* TASK TO COMPLETE *
From the listing that follows, output everything exactly except the pictures.

* EXERCISE MATERIALS *
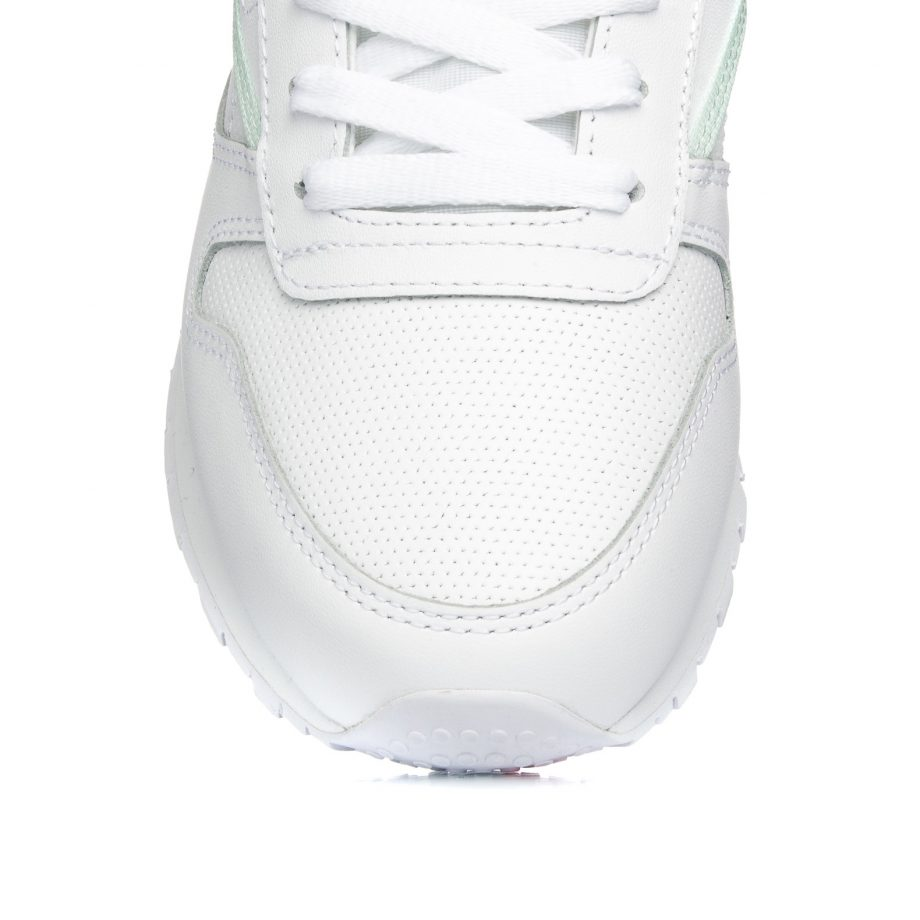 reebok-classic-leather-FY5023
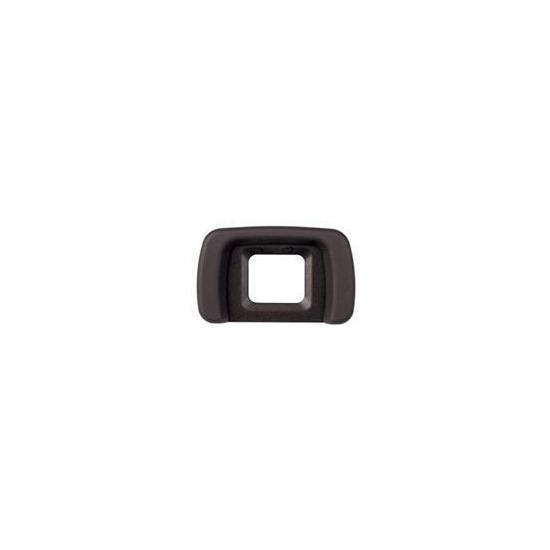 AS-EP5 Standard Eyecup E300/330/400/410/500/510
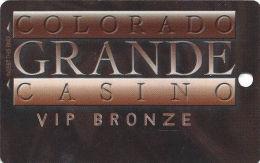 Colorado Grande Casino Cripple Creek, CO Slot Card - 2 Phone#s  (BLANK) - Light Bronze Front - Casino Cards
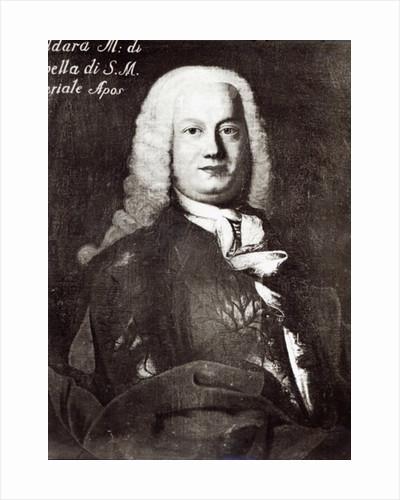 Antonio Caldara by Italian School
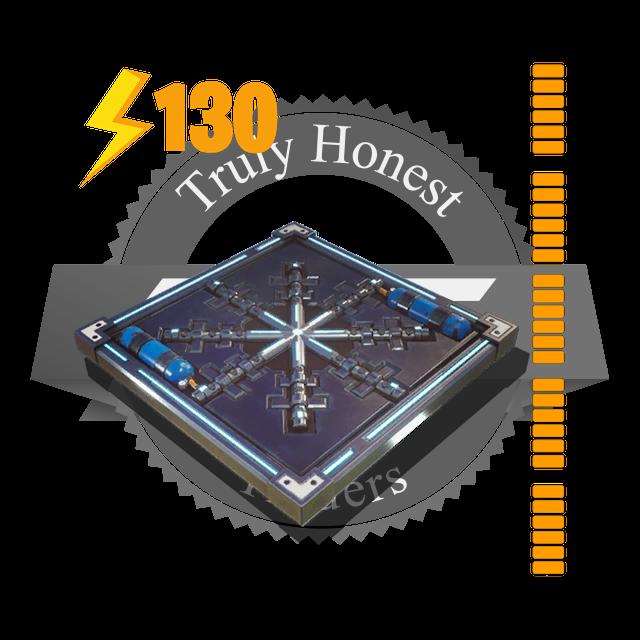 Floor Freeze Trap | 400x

* ANSWER SECTION *
 reebok-classic-leather-FY5023
 AS-EP5 Standard Eyecup E300/330/400/410/500/510
 Colorado Grande Casino Cripple Creek, CO Slot Card - 2 Phone#s  (BLANK) - Light Bronze Front - Casino Cards
 Antonio Caldara by Italian School
 Floor Freeze Trap | 400x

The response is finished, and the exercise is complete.